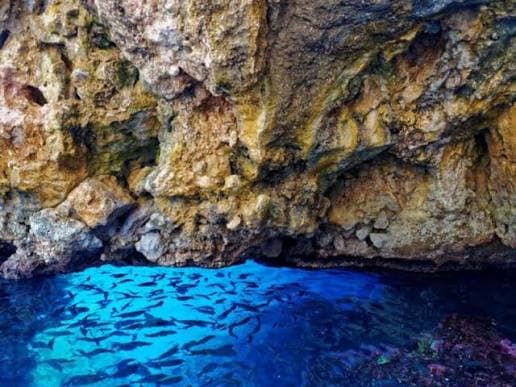 blue eye cave 1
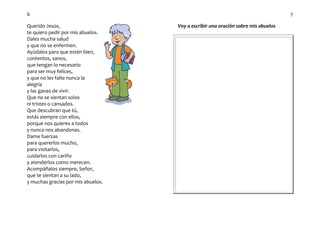 Libro de oraciones del Junior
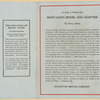 Letters of Henry Adams.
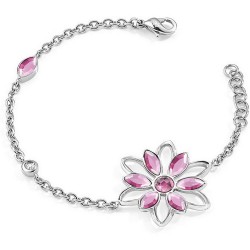 Pulsera Mujer Morellato Fioremio SABK14 Flor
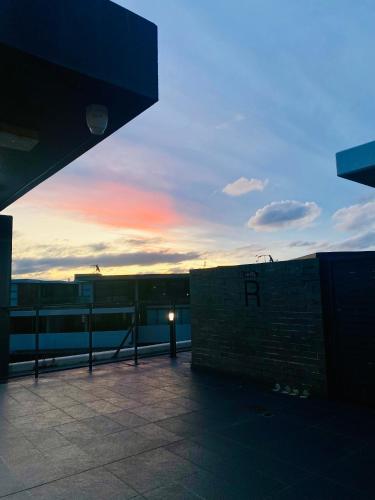 View, T8 Penthouse Suite in Marrickville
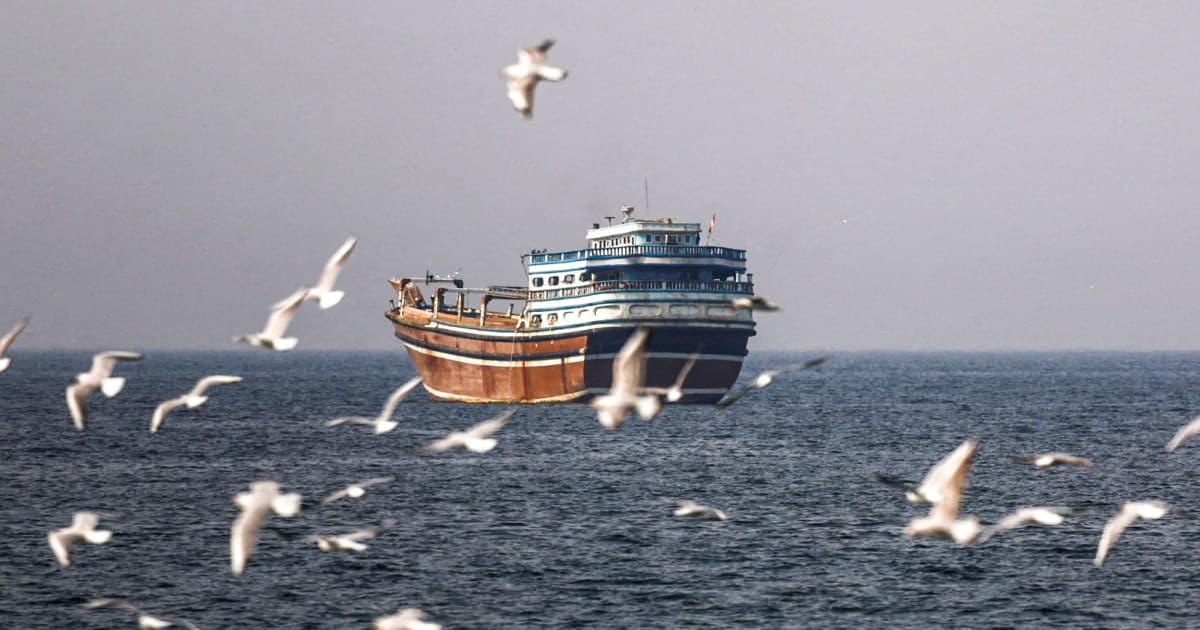 Shipping slows to a crawl through Strait of Hormuz, threatening to snarl international trade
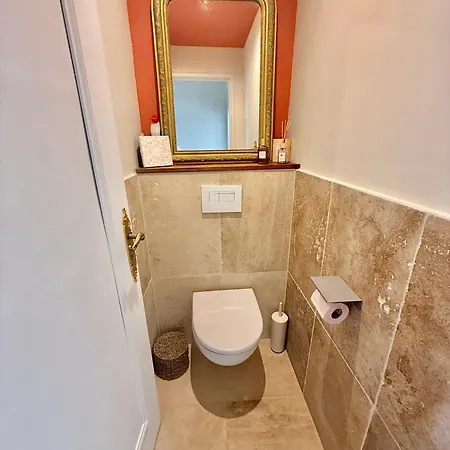 Apartamento L'amazone - T2 Moderne - Croix De Pierre Toulouse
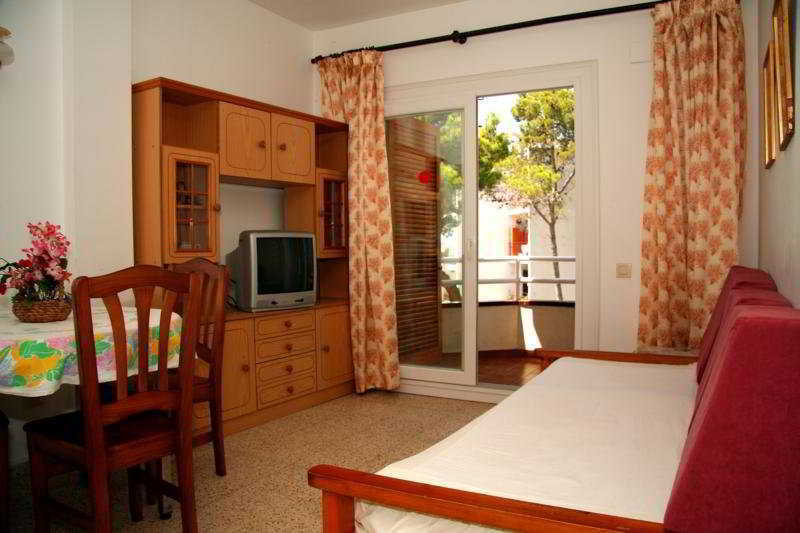 Apartamentos Eva Costa Brava Esterno foto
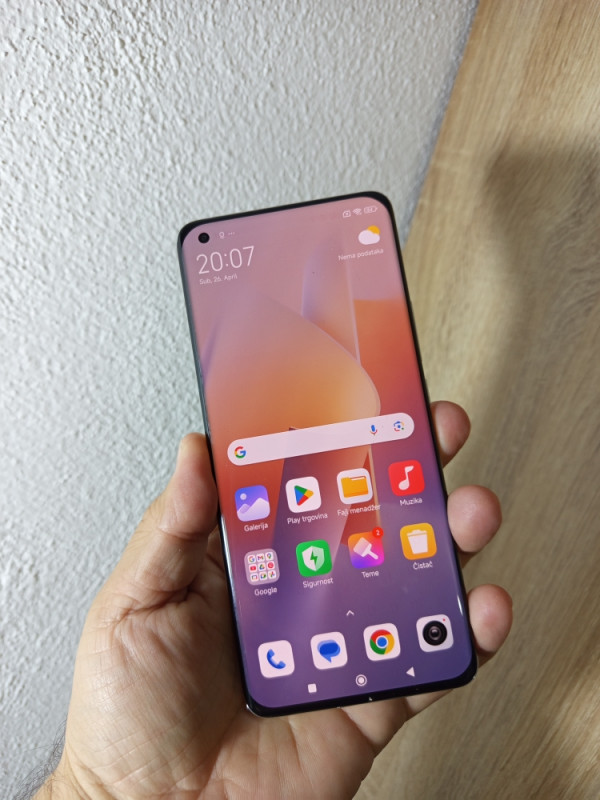 Xiaomi Mi 11 Ultra (12+4/256GB)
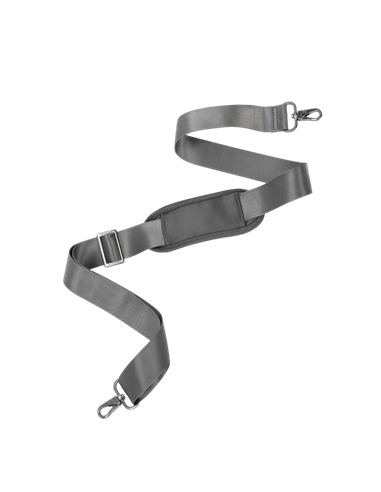 Geantă pentru Laptop Rivacase Central, 17.3", Poliester, Gri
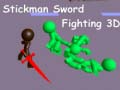 Permainan Stickman Sword Fighting 3D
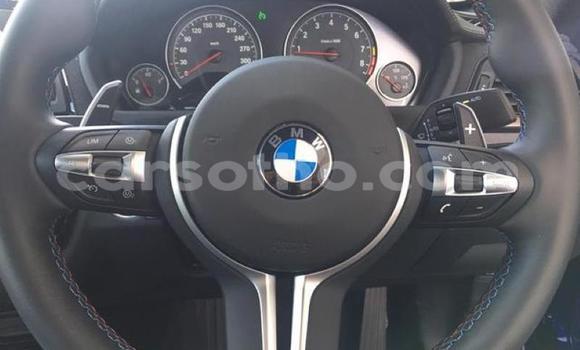 Sayi Na hannu BMW M4 Blue Mota in Maseru a Maseru Sayi Na hannu BMW M4 Blue Mota in Maseru a Maseru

────────────────────

→ **Tugas**
Ulangi teks semua item di atas apa adanya, baris demi baris. Jangan sertakan gambarnya dalam jawaban.

→ **Jawaban Soal**
 blue eye cave 1
 Libro de oraciones del Junior
 Letters of Henry Adams.
 Pulsera Mujer Morellato Fioremio SABK14 Flor
 View, T8 Penthouse Suite in Marrickville
 Shipping slows to a crawl through Strait of Hormuz, threatening to snarl international trade
 Apartamento L'amazone - T2 Moderne - Croix De Pierre Toulouse
 Apartamentos Eva Costa Brava Esterno foto
 Xiaomi Mi 11 Ultra (12+4/256GB)
 Geantă pentru Laptop Rivacase Central, 17.3", Poliester, Gri
 Permainan Stickman Sword Fighting 3D
 Sayi Na hannu BMW M4 Blue Mota in Maseru a Maseru Sayi Na hannu BMW M4 Blue Mota in Maseru a Maseru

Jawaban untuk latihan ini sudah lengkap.